Social:Brown Corpus

Short description: Data set of American English in 1961

The Brown University Standard Corpus of Present-Day American English, better known as simply the Brown Corpus, is an electronic collection of text samples of American English, the first major structured corpus of varied genres. This corpus first set the bar for the scientific study of the frequency and distribution of word categories in everyday language use. Compiled by Henry Kučera and W. Nelson Francis at Brown University, in Rhode Island, it is a general language corpus containing 500 samples of English with 2000+ words each, compiled from works published in the United States in 1961, covering a wide range of styles and varieties of prose. It contained 1,014,312 words. Its construction cost the U.S. Office of Education ~$23,000 in 1963-64.^[1]

History

Its original name was "A Standard Sample of Present-day Edited American English for use with digital computers", as described in a manual in 1964.^[2]

In 1967, Kučera and Francis published their classic work, entitled "Computational Analysis of Present-Day American English", which provided basic statistics on what is known today simply as the Brown Corpus.^[3]

The Brown Corpus was a carefully compiled selection of current American English, totalling about a million words drawn from a wide variety of sources. Kučera and Francis subjected it to a variety of computational analyses, from which they compiled a rich and variegated opus, combining elements of linguistics, psychology, statistics, and sociology. It has been very widely used in computational linguistics, and was for many years among the most-cited resources in the field.^[4]

Shortly after publication of the first lexicostatistical analysis, Boston publisher Houghton-Mifflin approached Kučera to supply a million word, three-line citation base for its new American Heritage Dictionary. This ground-breaking new dictionary, which first appeared in 1969, was the first dictionary to be compiled using corpus linguistics for word frequency and other information.
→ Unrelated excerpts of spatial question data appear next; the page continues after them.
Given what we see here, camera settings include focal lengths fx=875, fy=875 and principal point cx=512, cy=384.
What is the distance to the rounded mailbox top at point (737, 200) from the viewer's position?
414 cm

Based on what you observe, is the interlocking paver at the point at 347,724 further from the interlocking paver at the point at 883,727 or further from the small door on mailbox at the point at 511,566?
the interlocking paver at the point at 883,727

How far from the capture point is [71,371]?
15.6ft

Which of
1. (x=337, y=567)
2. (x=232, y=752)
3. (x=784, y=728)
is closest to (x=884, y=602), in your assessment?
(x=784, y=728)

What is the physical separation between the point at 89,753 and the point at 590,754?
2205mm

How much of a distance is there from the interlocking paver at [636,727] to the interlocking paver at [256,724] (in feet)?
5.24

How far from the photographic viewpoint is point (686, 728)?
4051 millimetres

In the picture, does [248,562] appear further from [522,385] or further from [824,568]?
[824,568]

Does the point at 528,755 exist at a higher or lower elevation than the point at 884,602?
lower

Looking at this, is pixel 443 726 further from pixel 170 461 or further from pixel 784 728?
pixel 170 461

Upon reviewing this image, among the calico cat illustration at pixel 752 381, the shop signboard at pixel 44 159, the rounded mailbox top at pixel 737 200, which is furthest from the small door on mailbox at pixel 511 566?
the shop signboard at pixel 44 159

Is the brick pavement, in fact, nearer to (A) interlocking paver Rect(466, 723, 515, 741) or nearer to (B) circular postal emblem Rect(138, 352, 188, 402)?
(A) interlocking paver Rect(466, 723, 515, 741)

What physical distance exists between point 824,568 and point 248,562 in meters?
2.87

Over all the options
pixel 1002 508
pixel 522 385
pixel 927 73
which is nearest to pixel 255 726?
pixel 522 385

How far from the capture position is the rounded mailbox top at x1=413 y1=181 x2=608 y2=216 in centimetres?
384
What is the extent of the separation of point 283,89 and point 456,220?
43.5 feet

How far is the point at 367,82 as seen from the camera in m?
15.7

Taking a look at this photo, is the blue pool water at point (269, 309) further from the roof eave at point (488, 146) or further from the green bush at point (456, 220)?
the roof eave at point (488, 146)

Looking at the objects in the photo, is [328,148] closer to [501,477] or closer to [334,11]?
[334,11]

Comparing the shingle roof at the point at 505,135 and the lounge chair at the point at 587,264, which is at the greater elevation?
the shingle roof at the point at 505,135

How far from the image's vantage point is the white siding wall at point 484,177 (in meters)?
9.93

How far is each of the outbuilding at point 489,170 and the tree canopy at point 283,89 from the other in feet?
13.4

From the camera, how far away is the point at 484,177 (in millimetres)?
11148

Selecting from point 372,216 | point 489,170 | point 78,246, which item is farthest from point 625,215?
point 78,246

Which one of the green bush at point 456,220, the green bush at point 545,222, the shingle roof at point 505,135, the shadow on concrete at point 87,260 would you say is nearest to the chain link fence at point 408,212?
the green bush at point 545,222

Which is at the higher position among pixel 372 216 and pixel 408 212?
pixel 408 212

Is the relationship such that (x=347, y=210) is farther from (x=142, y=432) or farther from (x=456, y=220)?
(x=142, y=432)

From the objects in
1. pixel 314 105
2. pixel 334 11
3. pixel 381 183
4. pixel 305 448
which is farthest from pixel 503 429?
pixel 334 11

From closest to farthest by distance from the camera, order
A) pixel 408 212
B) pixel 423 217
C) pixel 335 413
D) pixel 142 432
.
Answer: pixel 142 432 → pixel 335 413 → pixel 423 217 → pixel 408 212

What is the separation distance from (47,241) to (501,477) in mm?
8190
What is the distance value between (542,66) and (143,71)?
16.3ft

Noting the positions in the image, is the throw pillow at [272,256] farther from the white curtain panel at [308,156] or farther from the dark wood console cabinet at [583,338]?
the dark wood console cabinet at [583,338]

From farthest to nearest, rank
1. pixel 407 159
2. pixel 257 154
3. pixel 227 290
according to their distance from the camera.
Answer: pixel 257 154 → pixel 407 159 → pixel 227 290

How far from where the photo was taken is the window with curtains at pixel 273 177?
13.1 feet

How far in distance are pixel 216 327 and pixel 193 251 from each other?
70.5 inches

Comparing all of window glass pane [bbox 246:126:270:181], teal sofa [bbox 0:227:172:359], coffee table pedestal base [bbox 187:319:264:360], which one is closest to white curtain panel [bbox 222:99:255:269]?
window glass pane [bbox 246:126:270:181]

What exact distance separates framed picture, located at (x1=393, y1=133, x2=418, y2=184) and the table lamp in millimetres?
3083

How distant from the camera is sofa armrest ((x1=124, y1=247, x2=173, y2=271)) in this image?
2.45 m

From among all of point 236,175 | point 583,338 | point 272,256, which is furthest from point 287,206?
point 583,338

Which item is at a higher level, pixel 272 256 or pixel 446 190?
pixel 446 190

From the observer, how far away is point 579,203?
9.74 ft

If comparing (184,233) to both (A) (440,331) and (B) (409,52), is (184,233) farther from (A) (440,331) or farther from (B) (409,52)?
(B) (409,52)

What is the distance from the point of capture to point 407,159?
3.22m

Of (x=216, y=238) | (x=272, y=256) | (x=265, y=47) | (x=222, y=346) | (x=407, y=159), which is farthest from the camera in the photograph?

The initial Brown Corpus had only the words themselves, plus a location identifier for each. Over the following several years part-of-speech tags were applied. The Greene and Rubin tagging program (see under part of speech tagging) helped considerably in this, but the high error rate meant that extensive manual proofreading was required.

The tagged Brown Corpus used a selection of about 80 parts of speech, as well as special indicators for compound forms, contractions, foreign words and a few other phenomena, and formed the model for many later corpora such as the Lancaster-Oslo-Bergen Corpus (British English from the early 1990s) and the Freiburg-Brown Corpus of American English (FROWN) (American English from the early 1990s).^[5]^[6] Tagging the corpus enabled far more sophisticated statistical analysis, such as the work programmed by Andrew Mackie, and documented in books on English grammar.^[7]

One interesting result is that even for quite large samples, graphing words in order of decreasing frequency of occurrence shows a hyperbola: the frequency of the n-th most frequent word is roughly proportional to 1/n. Thus "the" constitutes nearly 7% of the Brown Corpus, "to" and "of" more than another 3% each; while about half the total vocabulary of about 50,000 words are hapax legomena: words that occur only once in the corpus.^[8] This simple rank-vs.-frequency relationship was noted for an extraordinary variety of phenomena by George Kingsley Zipf (for example, see his The Psychobiology of Language), and is known as Zipf's law.

Although the Brown Corpus pioneered the field of corpus linguistics, by now typical corpora (such as the Corpus of Contemporary American English, the British National Corpus or the International Corpus of English) tend to be much larger, on the order of 100 million words.

Sample distribution

The Corpus consists of 500 samples, distributed across 15 genres in rough proportion to the amount published in 1961 in each of those genres. All works sampled were published in 1961; as far as could be determined they were first published then, and were written by native speakers of American English.

Verses and dramas were rejected on account of their presenting different problems for linguistics research compared to standard prose, but short verse passages quoted in prose samples were kept.^[2]

Each sample began at a random sentence-boundary in the article or other unit chosen, and continued up to the first sentence boundary after 2,000 words. In a very few cases miscounts led to samples being just under 2,000 words.

The text was mostly sampled from the Brown University Library and the Providence Athenaeum. For the daily press, the list of American newspapers of which the New York Public Library keeps microfilms files was used, and The Providence Journal. Some periodical materials in the categories Skills and Hobbies and Popular Lore were somewhat arbitrarily chosen from "the contents of one of the largest second-hand magazine stores in New York City".^[2]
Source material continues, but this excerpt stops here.